TO BE DONE: In the article on orphan films, which report offered the first definition of the term?

ARTICLE:
[BEGIN]
= Orphan film =

Film that has been abandoned by its creator or copyright holder

An orphan film is a motion picture work that has been abandoned by its owner or copyright holder. The term may also refer to any film that has suffered neglect.

==History==
The exact origin of the term orphan film is unclear. By the 1990s, however, film archivists were commonly using this colloquialism to refer to motion pictures abandoned by their owners. Before the end of the decade, the phrase emerged as the governing metaphor for film preservation, first in the United States, then internationally. As early as October 1950, Industrial Marketing magazine referred to 16mm industrial sales movies as orphan films. Restoration expert Robert Gitt was quoted using the metaphor as early as 1992, to refer to silent-era films, newsreels, and kinescopes.

==Definition==
Historians, archivists, law-makers, and scholars define the term in both a narrow and a broad sense. A report from the Librarian of Congress, Film Preservation 1993, offered a first definition. As a category of so-called orphan works, orphan films are those “that lack either clear copyright holders or commercial potential” to pay for their preservation. However, a much wider group of works fall under the orphan rubric when the term is expanded to refer to all manner of films that have been neglected. The neglect might be physical (a deteriorated film print), commercial (an unreleased movie), cultural (censored footage), historical (a little-seen industrial production), or technical (footage from television commercials or music videos).

This broader conception is typically illustrated by a list of orphaned genres or categories. In Redefining Film Preservation: A National Plan (1994), the Librarian of Congress enumerated newsreels, actuality footage, silent films, experimental works, home movies, independent fiction and documentary films, political commercials, amateur footage, along with advertising, educational, and industrial films as culturally significant orphans. To this, the National Film Preservation Foundation adds animation, ethnic films, anthropological footage, and fragments. (See "What Are Orphan Films" .)
[END]
PROVIDED RECORDS:
[BEGIN]
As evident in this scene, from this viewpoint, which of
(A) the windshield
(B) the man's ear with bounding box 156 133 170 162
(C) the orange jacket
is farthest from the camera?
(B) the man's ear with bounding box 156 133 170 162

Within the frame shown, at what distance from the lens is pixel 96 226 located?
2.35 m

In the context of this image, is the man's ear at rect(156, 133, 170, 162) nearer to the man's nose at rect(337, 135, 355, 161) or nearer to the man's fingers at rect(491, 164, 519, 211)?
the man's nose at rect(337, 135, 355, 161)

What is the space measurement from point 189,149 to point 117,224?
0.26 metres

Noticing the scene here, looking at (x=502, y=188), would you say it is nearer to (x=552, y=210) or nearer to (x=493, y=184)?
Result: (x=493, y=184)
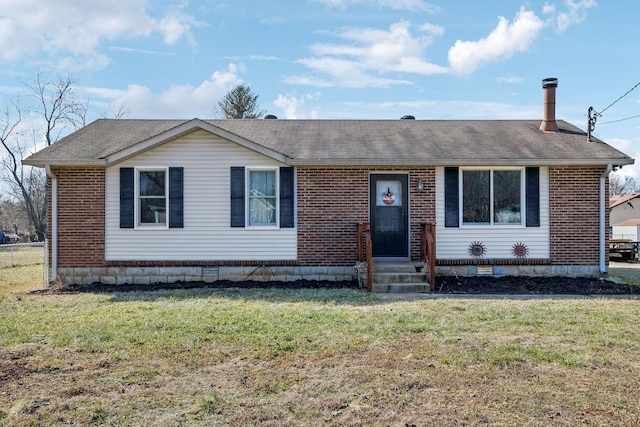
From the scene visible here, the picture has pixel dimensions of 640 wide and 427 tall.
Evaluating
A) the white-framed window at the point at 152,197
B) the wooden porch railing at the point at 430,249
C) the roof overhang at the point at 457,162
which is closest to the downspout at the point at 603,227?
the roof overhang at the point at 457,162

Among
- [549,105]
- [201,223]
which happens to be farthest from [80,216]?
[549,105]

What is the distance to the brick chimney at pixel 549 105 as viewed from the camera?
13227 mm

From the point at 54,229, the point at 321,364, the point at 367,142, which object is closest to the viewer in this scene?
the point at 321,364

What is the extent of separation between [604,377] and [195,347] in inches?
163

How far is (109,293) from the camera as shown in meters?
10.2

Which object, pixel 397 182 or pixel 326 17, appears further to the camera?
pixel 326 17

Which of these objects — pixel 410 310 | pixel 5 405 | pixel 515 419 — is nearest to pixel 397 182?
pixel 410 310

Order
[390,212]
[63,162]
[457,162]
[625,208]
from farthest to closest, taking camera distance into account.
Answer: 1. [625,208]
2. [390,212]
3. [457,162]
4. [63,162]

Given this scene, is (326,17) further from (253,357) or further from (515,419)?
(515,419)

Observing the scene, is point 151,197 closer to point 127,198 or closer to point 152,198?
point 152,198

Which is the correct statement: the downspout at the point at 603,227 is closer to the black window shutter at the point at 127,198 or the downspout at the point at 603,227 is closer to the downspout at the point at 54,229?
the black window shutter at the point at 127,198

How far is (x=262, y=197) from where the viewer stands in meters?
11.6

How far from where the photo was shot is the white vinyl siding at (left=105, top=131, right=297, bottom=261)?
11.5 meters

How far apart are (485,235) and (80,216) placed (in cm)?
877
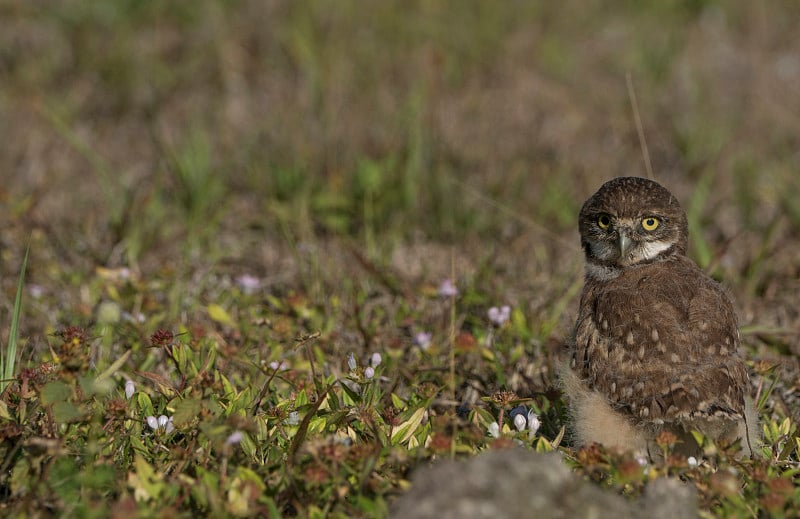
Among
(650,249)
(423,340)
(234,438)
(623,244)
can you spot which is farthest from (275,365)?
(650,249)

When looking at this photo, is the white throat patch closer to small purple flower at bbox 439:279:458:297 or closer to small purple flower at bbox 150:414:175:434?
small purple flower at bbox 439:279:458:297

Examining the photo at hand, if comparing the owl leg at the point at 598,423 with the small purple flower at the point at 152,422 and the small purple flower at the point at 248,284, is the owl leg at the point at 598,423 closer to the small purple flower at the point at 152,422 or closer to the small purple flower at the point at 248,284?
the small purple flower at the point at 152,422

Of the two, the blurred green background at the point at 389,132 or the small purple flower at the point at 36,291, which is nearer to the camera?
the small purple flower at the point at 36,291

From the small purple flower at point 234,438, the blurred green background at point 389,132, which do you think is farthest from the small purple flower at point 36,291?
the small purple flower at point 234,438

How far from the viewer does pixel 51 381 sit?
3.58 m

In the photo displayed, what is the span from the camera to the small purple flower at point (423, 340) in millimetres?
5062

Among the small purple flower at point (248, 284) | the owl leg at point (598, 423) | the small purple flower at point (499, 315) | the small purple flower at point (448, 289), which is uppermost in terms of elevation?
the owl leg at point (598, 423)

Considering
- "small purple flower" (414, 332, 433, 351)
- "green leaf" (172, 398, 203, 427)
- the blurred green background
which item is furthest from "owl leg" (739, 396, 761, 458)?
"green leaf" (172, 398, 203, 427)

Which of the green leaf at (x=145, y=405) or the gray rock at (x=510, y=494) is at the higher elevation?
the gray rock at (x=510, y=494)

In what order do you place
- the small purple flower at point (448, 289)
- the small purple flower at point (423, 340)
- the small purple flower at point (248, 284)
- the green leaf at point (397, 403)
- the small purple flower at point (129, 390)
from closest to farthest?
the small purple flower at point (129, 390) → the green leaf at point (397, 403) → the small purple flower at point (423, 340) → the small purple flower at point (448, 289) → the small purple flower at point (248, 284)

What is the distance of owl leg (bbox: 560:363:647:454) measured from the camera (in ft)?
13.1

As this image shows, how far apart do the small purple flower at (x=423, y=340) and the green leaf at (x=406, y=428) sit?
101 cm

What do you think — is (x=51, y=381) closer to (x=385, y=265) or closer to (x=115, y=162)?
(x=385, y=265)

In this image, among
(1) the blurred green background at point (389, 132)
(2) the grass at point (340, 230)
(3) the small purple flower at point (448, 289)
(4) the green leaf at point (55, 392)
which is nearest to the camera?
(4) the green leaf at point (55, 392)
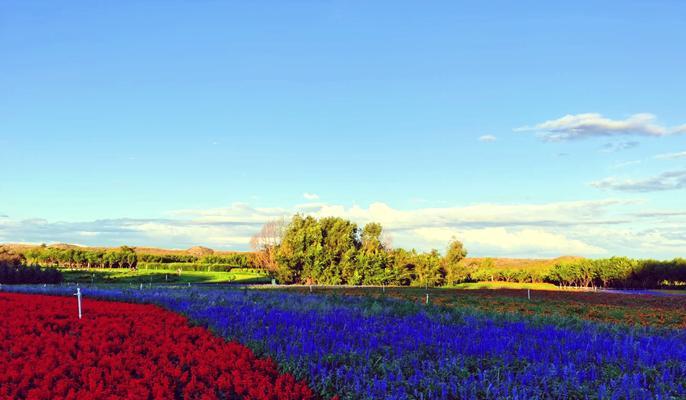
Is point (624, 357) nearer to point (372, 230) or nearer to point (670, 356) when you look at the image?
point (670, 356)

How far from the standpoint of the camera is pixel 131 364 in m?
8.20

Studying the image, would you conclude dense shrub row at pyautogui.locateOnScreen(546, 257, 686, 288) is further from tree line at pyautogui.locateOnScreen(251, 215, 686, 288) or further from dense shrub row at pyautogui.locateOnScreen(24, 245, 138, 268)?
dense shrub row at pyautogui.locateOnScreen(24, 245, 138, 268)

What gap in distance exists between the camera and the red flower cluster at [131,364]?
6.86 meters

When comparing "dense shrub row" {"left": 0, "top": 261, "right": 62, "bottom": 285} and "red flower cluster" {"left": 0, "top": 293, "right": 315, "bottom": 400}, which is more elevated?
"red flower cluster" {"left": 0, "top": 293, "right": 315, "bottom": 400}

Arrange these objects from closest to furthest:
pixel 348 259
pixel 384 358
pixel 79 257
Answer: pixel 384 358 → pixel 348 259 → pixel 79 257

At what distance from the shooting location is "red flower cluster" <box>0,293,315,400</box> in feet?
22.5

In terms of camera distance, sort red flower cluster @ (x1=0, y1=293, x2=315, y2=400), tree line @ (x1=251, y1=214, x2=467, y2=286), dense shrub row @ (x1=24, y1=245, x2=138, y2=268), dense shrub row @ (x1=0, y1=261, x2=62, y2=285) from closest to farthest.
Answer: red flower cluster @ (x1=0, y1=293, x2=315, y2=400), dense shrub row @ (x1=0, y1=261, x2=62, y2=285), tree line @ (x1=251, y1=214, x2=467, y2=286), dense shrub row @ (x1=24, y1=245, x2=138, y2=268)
[END]
[BEGIN]
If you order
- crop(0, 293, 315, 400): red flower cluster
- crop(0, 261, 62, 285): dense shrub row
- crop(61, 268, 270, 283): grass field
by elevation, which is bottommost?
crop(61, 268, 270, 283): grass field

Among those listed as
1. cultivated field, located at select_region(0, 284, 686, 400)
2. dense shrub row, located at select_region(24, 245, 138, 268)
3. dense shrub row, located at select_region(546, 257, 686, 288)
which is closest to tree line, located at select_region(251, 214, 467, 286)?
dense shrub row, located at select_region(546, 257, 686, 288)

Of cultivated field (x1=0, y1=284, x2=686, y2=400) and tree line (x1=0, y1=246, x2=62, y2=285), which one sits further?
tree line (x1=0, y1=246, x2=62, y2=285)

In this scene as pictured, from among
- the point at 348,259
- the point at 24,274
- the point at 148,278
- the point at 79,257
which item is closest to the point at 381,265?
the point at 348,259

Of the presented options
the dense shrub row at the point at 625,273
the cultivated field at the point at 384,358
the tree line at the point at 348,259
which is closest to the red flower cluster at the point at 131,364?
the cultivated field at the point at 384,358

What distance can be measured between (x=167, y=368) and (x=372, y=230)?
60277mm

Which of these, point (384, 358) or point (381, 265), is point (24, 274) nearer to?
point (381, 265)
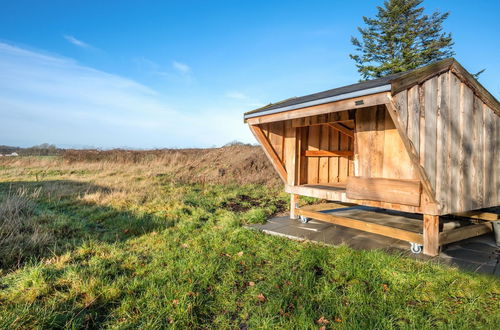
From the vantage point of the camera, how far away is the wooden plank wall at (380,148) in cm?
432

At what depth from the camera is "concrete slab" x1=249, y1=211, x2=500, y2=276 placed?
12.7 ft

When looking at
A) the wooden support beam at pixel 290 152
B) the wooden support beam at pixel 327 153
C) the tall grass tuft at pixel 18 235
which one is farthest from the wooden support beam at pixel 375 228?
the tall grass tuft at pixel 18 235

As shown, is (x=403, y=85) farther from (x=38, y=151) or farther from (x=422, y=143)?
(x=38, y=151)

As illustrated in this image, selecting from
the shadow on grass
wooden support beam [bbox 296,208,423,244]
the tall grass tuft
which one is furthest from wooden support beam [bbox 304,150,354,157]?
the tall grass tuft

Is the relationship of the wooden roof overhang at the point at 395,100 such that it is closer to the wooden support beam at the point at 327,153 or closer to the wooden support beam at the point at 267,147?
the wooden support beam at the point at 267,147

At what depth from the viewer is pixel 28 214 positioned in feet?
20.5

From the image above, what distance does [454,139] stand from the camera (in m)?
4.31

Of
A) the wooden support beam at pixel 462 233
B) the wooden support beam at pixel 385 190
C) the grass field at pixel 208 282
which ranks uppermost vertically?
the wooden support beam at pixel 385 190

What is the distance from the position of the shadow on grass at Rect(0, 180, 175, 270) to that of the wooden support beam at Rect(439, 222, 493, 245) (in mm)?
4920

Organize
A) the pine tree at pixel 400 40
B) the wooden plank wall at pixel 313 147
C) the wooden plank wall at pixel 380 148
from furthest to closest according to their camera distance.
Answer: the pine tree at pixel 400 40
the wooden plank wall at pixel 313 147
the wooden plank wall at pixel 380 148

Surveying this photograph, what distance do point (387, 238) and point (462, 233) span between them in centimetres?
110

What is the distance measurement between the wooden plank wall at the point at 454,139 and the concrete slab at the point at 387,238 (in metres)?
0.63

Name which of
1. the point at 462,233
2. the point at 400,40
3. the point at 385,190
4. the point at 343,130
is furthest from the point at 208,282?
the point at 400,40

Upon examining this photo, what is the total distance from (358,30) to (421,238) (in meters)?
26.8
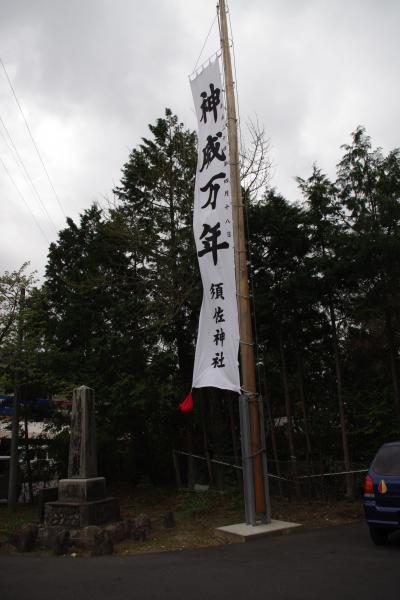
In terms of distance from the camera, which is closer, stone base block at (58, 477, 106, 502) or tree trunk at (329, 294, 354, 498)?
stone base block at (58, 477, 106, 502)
[END]
FINAL RESULT: Film Preservation 1993, a report from the Librarian of Congress.